- PROBLEM TO WORK ON
An exact reproduction of the lines from the one with "2mg per 1ml" to the end of the data below is required. No other lines may be included.

- DATA SECTION
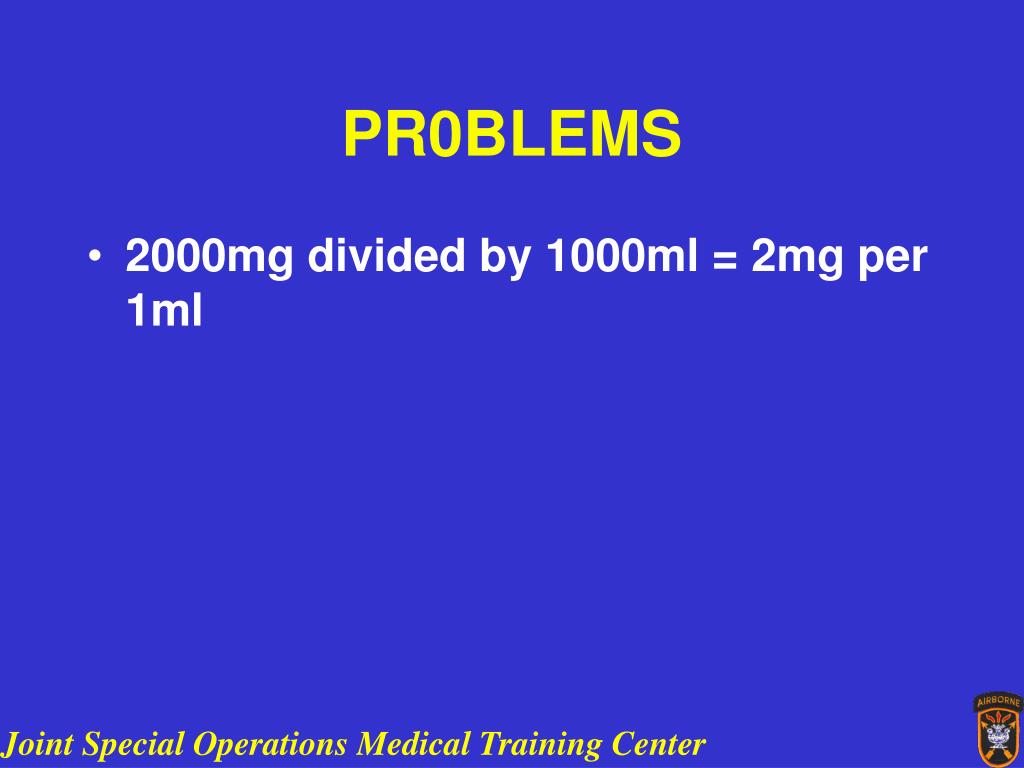 PR0BLEMS

• 2000mg divided by 1000ml = 2mg per 1ml

Joint Special Operations Medical Training Center

AIRBORNE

- ANSWER BELOW
• 2000mg divided by 1000ml = 2mg per 1ml

Joint Special Operations Medical Training Center

AIRBORNE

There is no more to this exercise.